Теперь уже молчание с нашей стороны. Мы — один на дороге, а двое из машины — просто любуемся.

— Ну, так бывайте, дети, здоровы.

Утешенные этой встречей, говорим о ней, а вскоре, отъехав немного, замечаем, что Вишняки — совсем за пригорочком. А крюк на Тихий Бор, как вскоре оказалось, километров около трех.

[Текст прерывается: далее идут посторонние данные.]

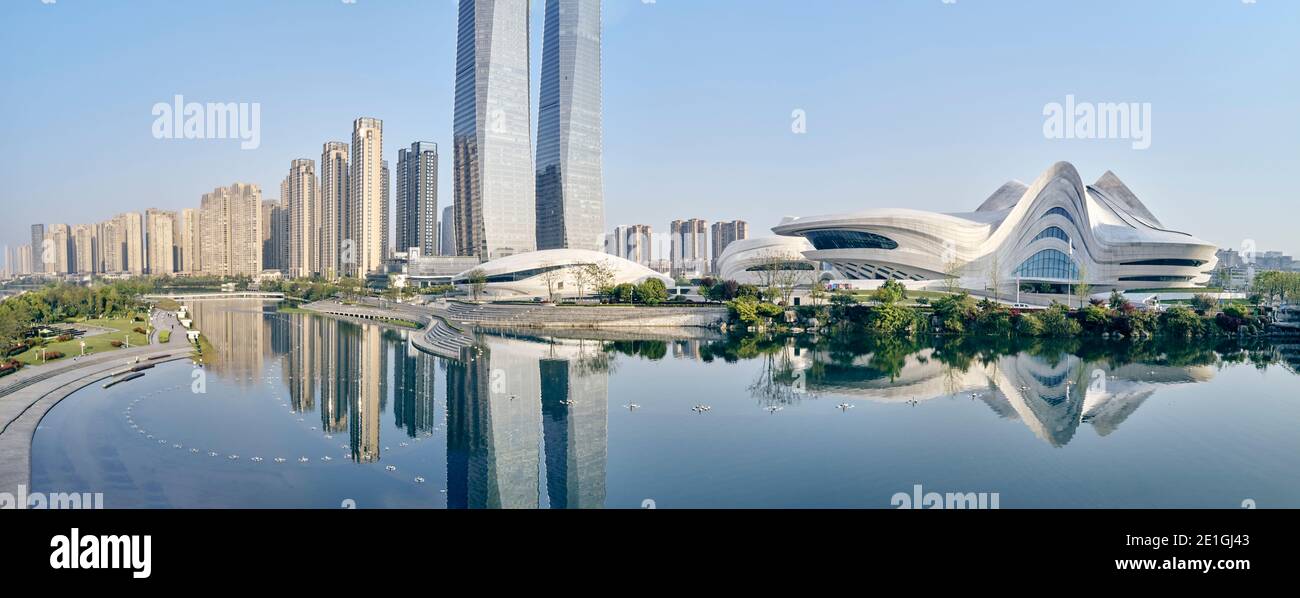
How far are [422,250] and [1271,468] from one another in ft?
240

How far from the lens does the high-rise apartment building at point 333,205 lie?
74562 millimetres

И правда, «тетушка», далековато.

1969


ХОРОШО НЕ СТАРЕТЬ

Старик заканчивает свой восьмой десяток. Не какой-нибудь тяжкий, немощный, занудный дед, а коренастый, подвижной, веселый и по-народному мудрый дедок. Только недавно он отпустил себе длинные усы и бороду, желтовато-седые, настолько «благочестивые», что к ним совсем уж потешно не идет старая ширпотребовская кепочка с маленьким козырьком. Впрочем, кепочка свое делает: под ней очень надежно спрятан нимб его немного сектантского благородства, солидности, и остается человек, который много искал, не раз ошибался, много читал самых серьезных книг, многое умел делать золотыми руками, сделал людям немало добрая — и «во спасение души», и просто по доброте ее, этой души, все еще беспокойной, неутомимой.

И мне он помог за тридцать лет, можно сказать, немало. Кроме всего еще и своим чувством веселого, острого слова. Того, что из самых народных глубин, из той целительной свежести, которая пахнет и первой бороздой, и развороченным навозом, и бело-розовой нежностью яблоневого цвета, и острой полынью обмежков.

Как-то он опять заходил ко мне и опять оставил на память, на добрый смех смачное, емкое слово.

— Вставай — кони в овсе!..— Так мы когда-то в шутку будили один другого в ночном. Чем не призыв к труду, к бдительности? А немного позже, прощаясь: — Будь, Иване, здоров. Ищи, трудись, а коней в овес — не надо.

Поиски истины, которые волновали его с далекой ранней молодости, всегда проходили где-то между Толстым и Лениным. В 1919-м тридцатилетний железнодорожный техник, вегетарианец и абстинент, он был в родном городке членом ревкома. Заведовал земельным отделом. Четыре попа во главе с благочинным — приход был богатый — в жатву обратились в ревком с прошением выделить панского жита и им. Завземотделом выделил им на четыре семьи две десятины, наложив на прошении такую резолюцию: «Согласно словам апостола Павла «не работающий да не ест» — жито убрать самим».